## Task:
In the entries that follow, find each line with the word "Tanzania" and copy it.
━━━ Recorded information ━━━
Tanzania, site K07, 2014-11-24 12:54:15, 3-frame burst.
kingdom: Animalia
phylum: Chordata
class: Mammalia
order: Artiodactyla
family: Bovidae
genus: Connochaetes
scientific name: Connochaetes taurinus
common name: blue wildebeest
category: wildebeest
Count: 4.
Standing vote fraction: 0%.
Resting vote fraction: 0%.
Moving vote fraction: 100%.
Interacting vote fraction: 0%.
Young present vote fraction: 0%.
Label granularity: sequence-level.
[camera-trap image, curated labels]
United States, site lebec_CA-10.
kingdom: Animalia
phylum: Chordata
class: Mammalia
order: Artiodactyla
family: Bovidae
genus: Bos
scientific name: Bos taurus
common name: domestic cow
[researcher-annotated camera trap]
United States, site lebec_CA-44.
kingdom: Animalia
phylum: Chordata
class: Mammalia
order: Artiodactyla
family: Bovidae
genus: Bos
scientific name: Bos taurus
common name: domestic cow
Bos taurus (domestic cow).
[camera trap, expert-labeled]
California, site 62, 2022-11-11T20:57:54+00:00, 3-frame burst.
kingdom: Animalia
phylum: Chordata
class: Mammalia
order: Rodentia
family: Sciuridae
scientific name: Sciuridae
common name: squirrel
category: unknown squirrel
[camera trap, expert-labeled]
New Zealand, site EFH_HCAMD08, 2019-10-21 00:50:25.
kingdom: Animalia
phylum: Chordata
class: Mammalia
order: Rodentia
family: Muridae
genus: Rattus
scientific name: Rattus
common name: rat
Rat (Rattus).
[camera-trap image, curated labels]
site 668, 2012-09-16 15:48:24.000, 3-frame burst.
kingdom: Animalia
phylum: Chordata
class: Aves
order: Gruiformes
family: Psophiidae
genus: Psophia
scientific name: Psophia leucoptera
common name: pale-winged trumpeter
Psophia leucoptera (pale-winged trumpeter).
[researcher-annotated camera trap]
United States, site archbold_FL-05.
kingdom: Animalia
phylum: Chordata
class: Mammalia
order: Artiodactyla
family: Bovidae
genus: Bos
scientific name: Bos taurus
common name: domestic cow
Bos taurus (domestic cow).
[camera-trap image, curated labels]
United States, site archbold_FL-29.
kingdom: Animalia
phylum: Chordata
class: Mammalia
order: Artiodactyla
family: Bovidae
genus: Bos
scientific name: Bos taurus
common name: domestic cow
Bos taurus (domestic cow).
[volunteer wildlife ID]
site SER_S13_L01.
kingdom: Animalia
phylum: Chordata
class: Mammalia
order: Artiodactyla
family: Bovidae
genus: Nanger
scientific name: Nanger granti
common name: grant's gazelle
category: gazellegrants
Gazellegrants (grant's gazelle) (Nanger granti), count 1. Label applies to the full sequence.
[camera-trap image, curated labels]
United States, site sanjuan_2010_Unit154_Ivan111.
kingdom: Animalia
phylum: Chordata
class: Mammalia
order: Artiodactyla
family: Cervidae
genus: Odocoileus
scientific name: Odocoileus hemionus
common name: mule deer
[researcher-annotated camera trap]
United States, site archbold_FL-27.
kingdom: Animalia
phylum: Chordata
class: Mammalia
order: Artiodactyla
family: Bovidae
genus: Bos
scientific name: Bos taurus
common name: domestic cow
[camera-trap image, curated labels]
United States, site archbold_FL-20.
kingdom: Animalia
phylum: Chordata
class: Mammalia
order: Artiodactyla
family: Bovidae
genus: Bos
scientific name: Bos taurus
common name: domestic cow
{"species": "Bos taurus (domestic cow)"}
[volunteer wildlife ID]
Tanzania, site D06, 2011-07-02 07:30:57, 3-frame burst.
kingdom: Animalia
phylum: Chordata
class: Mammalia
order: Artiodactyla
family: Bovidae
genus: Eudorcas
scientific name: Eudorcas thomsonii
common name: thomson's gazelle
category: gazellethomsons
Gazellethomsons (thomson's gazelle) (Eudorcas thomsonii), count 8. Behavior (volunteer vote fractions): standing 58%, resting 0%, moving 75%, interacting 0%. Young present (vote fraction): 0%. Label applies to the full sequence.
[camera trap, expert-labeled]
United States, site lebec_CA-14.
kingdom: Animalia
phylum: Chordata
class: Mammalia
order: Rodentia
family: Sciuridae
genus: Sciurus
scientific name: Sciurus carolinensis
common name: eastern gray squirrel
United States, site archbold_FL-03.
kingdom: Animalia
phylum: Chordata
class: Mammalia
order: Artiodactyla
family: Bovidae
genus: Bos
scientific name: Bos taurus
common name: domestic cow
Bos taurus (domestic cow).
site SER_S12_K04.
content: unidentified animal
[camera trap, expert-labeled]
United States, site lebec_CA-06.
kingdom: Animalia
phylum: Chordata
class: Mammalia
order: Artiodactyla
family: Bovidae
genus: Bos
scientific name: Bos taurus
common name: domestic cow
━━━
## Task answer:
Tanzania, site K07, 2014-11-24 12:54:15, 3-frame burst.
Tanzania, site D06, 2011-07-02 07:30:57, 3-frame burst.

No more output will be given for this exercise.